- Location: Narayanbagh and Dab Villages, Ganderbal District, Jammu and Kashmir, India
- Coordinates: 34°11′N 74°41′E﻿ / ﻿34.19°N 74.68°E
- Type: Shallow lake
- Primary inflows: Springs
- Surface area: 24.3 ha (60 acres)
- Average depth: 5 m (16 ft)
- Surface elevation: 1,587 m (5,207 ft)

= Narayanbagh Lake =

Lake in Jammu and Kashmir, India

Naryanbagh Lake or Narayanbagh Sar is a shallow lake situated 14 km from Ganderbal town & 30 kilometers from Srinagar city in between the Dab and Narayanbagh villages of Ganderbal district of Jammu and Kashmir, India. Covering an area of 24.3 hectares, it lies at an altitude of 1587 meters. The lake is classified as a semi-drainage type, primarily fed by springs within its basin, and reaches a maximum depth of 5 meters.

==Geography==
Naraynbagh Lake is located on the floodplain of the river Jhelum. Its water is alkaline, with a pH ranging from 7.6 to 8. The lake is characterized by marl formation, which covers the macrophytic vegetation and basin sediment.

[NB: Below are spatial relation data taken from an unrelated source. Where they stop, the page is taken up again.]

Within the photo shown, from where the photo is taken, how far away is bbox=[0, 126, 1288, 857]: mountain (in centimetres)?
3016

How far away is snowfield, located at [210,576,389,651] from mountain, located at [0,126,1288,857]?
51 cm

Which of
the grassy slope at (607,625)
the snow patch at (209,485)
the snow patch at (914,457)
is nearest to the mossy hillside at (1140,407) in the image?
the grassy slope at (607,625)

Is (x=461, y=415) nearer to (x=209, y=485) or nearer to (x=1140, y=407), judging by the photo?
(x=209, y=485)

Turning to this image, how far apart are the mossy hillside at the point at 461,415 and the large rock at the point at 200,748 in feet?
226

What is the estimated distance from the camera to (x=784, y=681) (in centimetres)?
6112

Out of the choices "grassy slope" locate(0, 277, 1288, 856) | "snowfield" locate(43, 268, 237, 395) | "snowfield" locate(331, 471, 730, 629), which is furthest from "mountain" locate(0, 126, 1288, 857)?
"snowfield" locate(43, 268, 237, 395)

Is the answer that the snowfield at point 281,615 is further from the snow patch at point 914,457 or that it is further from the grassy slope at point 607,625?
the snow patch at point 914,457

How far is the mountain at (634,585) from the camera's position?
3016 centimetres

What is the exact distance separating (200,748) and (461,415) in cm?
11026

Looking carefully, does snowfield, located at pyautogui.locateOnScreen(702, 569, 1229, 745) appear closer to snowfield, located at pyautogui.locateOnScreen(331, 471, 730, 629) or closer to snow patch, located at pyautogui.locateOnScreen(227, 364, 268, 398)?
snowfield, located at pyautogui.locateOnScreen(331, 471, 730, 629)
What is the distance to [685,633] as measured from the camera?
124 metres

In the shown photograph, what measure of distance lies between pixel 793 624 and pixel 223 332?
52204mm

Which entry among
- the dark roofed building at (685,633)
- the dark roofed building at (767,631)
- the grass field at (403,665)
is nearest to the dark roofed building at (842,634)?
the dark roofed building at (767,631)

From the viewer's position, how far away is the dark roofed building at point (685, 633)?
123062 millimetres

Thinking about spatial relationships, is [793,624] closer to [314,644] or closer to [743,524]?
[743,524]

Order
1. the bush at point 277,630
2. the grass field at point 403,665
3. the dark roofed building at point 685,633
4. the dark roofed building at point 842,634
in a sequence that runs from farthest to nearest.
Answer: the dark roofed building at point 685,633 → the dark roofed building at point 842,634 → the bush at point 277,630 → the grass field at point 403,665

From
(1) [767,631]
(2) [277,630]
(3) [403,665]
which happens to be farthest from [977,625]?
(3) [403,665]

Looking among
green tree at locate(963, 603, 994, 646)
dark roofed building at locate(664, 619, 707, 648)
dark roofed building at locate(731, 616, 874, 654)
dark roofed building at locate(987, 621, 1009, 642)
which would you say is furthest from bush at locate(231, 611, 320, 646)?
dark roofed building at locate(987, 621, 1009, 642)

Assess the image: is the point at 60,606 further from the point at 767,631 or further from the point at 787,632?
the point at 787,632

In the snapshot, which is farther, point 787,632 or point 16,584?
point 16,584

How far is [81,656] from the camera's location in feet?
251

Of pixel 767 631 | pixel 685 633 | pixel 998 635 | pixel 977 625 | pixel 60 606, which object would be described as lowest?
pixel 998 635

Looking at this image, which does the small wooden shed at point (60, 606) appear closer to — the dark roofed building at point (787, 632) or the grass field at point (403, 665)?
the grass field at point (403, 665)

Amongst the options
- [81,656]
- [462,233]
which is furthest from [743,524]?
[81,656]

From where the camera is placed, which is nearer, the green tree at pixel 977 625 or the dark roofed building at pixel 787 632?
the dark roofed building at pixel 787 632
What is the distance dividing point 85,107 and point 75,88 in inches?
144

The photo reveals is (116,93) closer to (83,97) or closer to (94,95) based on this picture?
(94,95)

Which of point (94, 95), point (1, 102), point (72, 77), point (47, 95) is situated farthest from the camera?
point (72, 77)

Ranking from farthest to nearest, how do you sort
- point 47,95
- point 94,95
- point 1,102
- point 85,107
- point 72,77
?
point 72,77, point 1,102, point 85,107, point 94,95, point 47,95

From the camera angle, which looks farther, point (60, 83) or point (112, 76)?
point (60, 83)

Narayanbagh Lake falls under wetland type 13, characterized by its semi-drainage nature and reliance on spring water for its supply.

==Climate==
The climate around Naraynbagh Lake exhibits marked seasonal changes, with temperatures fluctuating from -4°C in winter to 32.5°C in summer. Heavy snowfall occurs during the winter months.

==Vegetation==
The principal vegetation of the lake includes Ceratophyllum and Myriophyllum aquatic species in deeper areas, while Phragmites and Typha reeds typically grow along the lake shore. The aquatic fern Salvinia natans also thrives in the lake's ecosystem.